### [TASK TO CARRY OUT]
Copy the records from the line with "Time of clock at [19,20,948,1270]: 9:10" up to and including the line with "Time of clock at [410,1224,449,1266]: 11:59", reproducing each line exactly. Leave the pictures out of your answer.

### [AVAILABLE RECORDS]
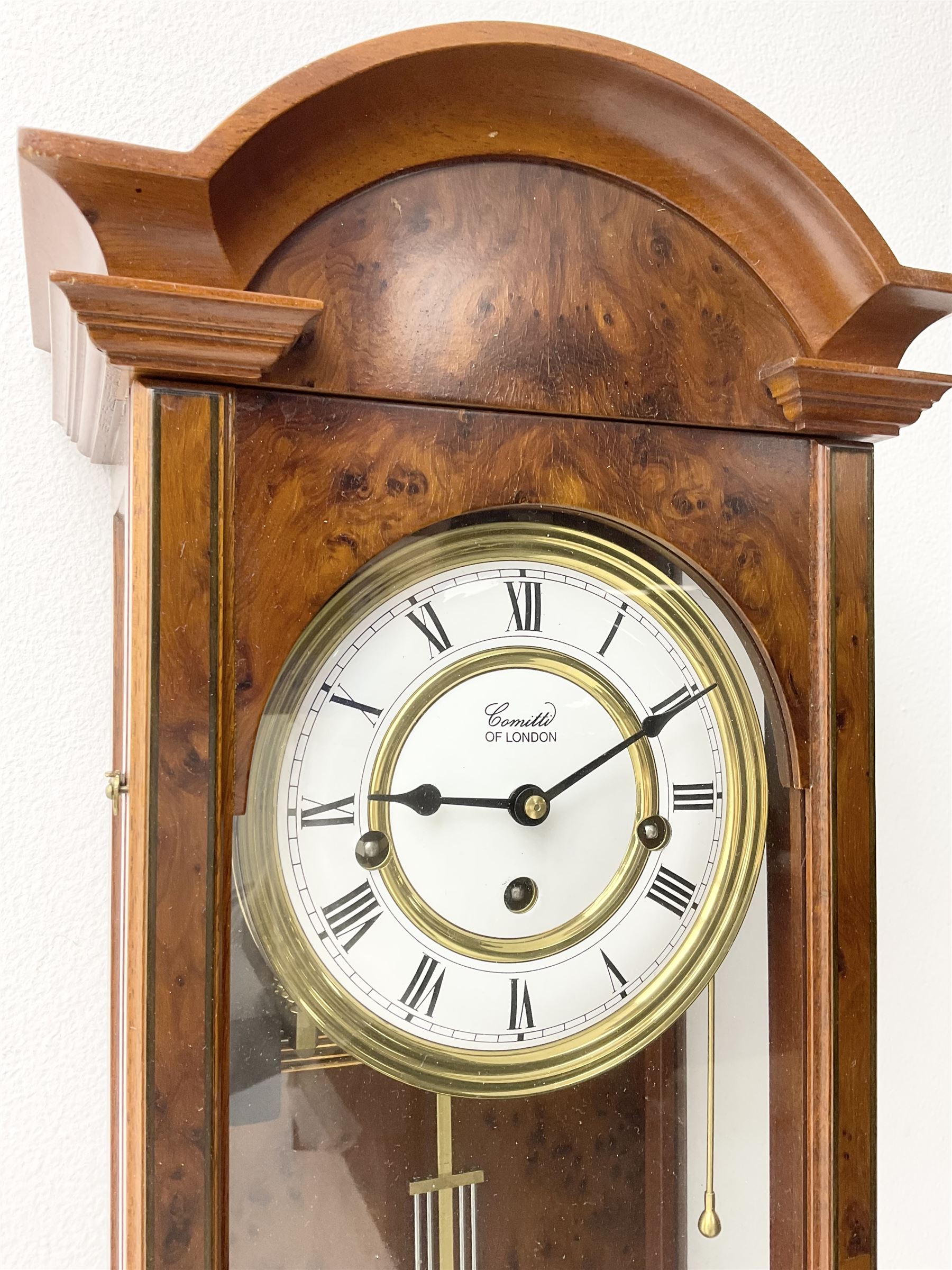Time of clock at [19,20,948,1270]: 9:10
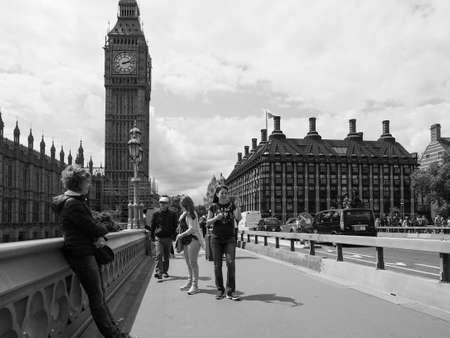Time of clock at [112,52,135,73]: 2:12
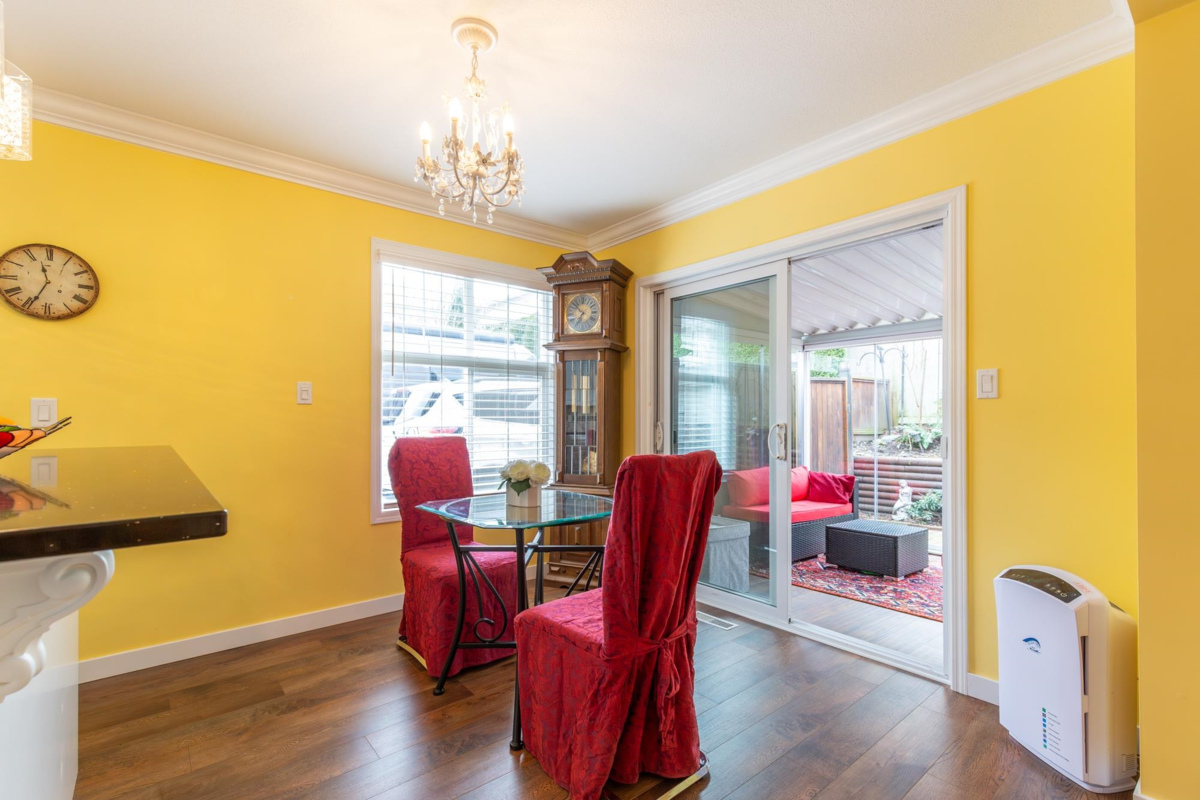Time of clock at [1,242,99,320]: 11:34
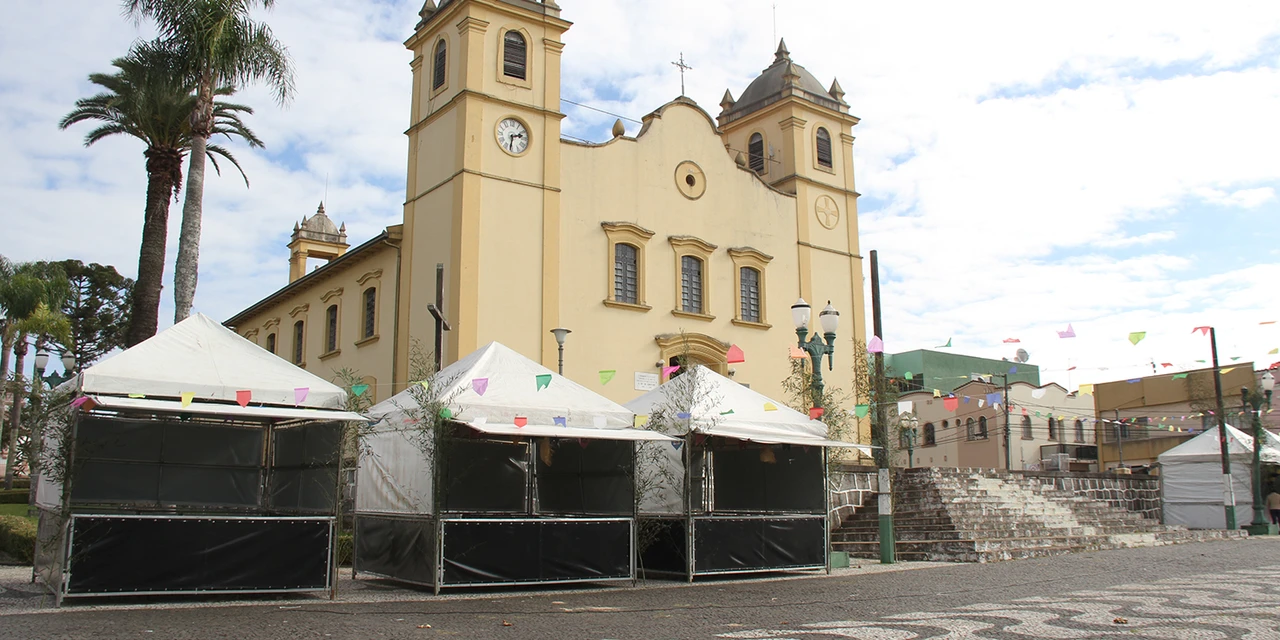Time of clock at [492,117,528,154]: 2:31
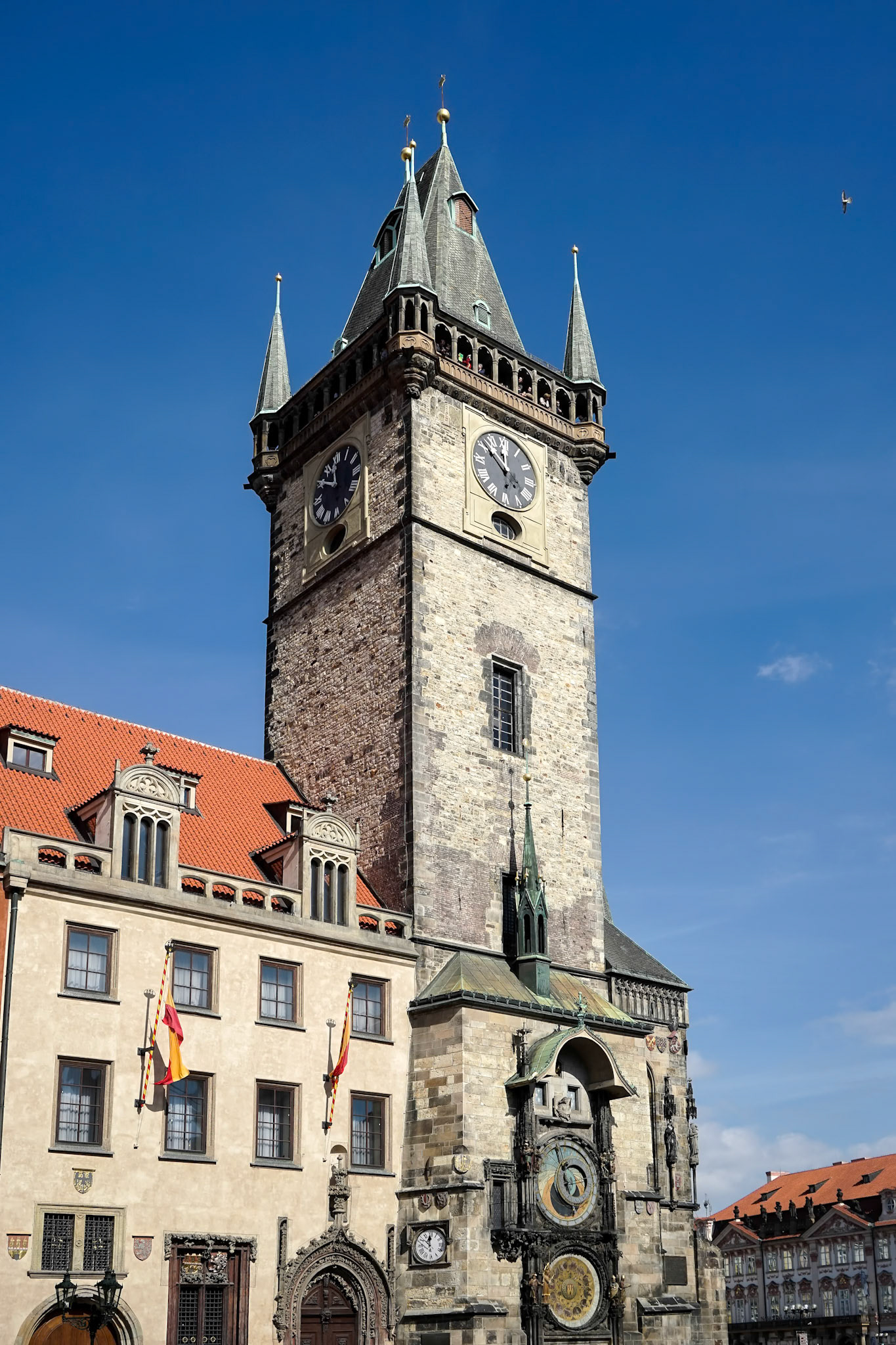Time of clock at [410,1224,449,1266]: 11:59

==

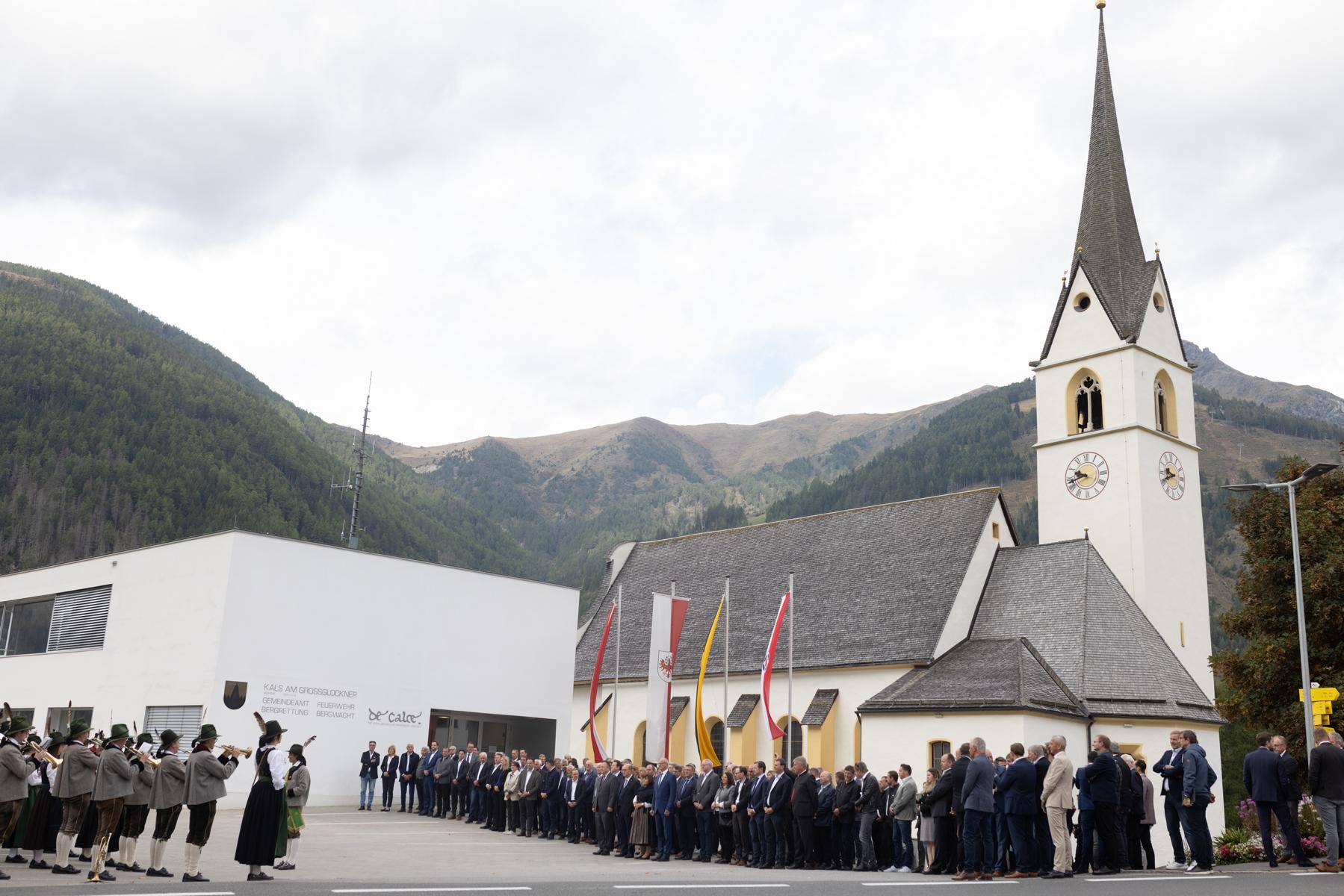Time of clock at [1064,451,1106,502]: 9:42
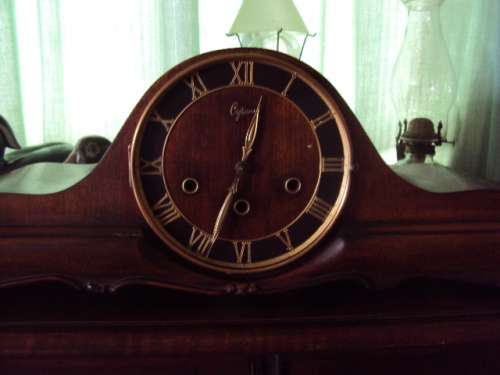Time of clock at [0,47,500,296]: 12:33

### [RESPONSE]
Time of clock at [19,20,948,1270]: 9:10
Time of clock at [112,52,135,73]: 2:12
Time of clock at [1,242,99,320]: 11:34
Time of clock at [492,117,528,154]: 2:31
Time of clock at [410,1224,449,1266]: 11:59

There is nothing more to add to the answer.